Biography

William Richard Berry (September 14, 1930 – November 13, 2002), known as Bill Berry, was an American jazz trumpeter best known for playing with the Duke Ellington Orchestra in the early 1960s and for leading his own big band.

Born in Benton Harbor, Michigan, the son of a bass player in a touring dance band, he spent his early years traveling with his parents. From the age of five, he took piano lessons in South Bend, Indiana, his parents' home base; later, in high school in Cincinnati, he switched to the trumpet, which he played in a Midwest band led by Don Strickland before serving for four years in the Air Force. He studied at the Cincinnati College of Music and Berklee College of Music in Boston and played trumpet with the Woody Herman and Maynard Ferguson orchestras before joining the Ellington orchestra in 1961 as one of its first white members.

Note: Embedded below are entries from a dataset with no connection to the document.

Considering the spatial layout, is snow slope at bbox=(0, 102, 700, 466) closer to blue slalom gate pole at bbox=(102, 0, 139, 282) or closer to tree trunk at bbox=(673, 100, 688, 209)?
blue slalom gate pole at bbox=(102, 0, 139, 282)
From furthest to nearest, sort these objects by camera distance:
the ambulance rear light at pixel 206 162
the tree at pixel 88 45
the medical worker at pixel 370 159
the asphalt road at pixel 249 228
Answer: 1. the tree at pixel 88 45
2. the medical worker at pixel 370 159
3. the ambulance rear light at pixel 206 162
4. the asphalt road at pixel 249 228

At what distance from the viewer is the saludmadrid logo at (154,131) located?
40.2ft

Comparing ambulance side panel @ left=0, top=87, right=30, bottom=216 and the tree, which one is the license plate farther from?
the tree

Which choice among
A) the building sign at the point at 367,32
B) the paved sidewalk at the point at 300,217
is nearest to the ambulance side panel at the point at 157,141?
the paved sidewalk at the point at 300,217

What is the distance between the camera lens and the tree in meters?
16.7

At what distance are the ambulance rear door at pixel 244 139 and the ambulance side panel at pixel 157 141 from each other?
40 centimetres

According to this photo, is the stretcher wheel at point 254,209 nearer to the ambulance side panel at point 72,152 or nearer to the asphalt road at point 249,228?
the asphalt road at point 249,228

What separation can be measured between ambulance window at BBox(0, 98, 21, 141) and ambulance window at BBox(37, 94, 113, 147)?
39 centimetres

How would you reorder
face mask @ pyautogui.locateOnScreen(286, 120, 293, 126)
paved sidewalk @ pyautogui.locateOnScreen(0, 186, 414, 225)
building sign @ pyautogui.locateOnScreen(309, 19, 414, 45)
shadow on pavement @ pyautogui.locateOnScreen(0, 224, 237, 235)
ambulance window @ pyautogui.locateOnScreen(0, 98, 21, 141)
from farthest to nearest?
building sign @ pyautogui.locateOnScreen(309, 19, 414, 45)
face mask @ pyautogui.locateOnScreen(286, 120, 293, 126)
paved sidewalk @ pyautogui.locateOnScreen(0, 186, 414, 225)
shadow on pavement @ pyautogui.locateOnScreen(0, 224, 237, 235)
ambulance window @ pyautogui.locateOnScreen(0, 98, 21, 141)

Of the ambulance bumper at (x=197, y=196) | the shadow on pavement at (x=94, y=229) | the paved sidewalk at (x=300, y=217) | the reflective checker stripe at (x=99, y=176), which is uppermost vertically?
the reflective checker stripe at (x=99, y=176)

After his stint with Ellington, he played with the Thad Jones-Mel Lewis Jazz Orchestra and led his own big band in New York; in 1965 he joined The Merv Griffin Show, where he remained for fifteen years, moving to Los Angeles with Griffin and reforming his group as the L.A. Big Band in 1971. Among the most successful of his own recordings was 'Shortcake' (Concord, 1978), an album of jazz for small group in the Ellington style; he appeared on many albums by other musicians, including Rosemary Clooney (Everything's Coming Up Rosie), Scott Hamilton (Scott Hamilton Is a Good Wind Who Is Blowing Us No Ill), Jake Hanna (Live at Concord), and Coleman Hawkins (Wrapped Tight).